ヘルキャット
『皆様、遂にやってまいりました。決勝戦です!―――先ずは、九州地方代表の化け猫。墨江選手!!』
黒衣の美女、墨江が、黒い猫耳と二股の尻尾を生やして、万全の戦闘体勢でロープをまたいでリングに上がった。女の穏やかで切れ長の瞳は、怒りに満ちていたのだ。
『続きまして、中部地方代表の口裂け女。妙子選手!!』
妙子は、先程の試合だけでなく控え室でも邪魔されてしまったものだから、もうマスクは外していて咬み付く気満々だ。同じく、多少の事情は違うが、怒りにより万全の戦闘体勢。

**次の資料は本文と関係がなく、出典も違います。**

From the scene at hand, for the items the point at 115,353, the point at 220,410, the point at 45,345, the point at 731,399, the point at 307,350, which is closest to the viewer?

紹介を終えた少女座敷童が“そそくさ”とリングから降りて離れて行った、その途端、ロープから弾かれるかのごとく全力疾走していく、墨江と妙子。そして、真正面から躰をぶつけ合って踏ん張り、背中に腕を巻きつけて互いの肩甲骨を締めてゆく。墨江と妙子とともに、筋力は“そうとう”ある筈であるから、一歩も譲ろうともしない。妙子が片腕を脇の下から滑り込ませて、胸の隙間から出してきた手で女の顎を押し上げた。これから離脱した墨江は、妙子の顔面へと拳を二発浴びせてゆく。そうして出来た間合いから、さらに躰を捻り、その長い脚を鞭の如く振り上げて女の横っ面へと撃ち当てた。軸足を使い、今度は踵で反対側の顔を蹴り上げた。打撃の勢いで、妙子の体勢が崩れたのを見逃さず、マットを蹴ってゆく。
全力疾走からの肘鉄。
胸倉を掴んで肘鉄。
もうひとつ肘鉄。
四度目に繰り出した肘鉄を流されたときに妙子から背中側に回り込まれて、胸の下へと腕を巻かれて肋骨を締め上げられて、足がリングから浮いていく。まるで、万力のような力に、墨江が苦痛の喘ぎを漏らした。これに堪えながら、墨江は背後の顔へと肘を三発撃ち込んですぐに、片足を相手の脚に絡めたのちに手を後ろにやると、妙子の眼を親指で押しやっていく。これにたまらず妙子が力を緩めた瞬間、頭と首に腕を巻きつけた墨江は、躰を折り曲げて女をリングに叩きつけた。次に腕を捕って、己の腕を絡めた直後にへし折った。続いて首をとろうとしたら、妙子から襟足を掴まれて前方に力強く投げられる。飛び起きた妙子が、折られた腕をもとに戻ってしまったのちに、墨江の髪の毛と腕を捕まえて投げ飛ばして、コーナーポストに胸を叩きつける。そしてロープに上ってゆき、仰向けの墨江の腹をめがけて、背面から飛び降りて肘を叩き込んだ。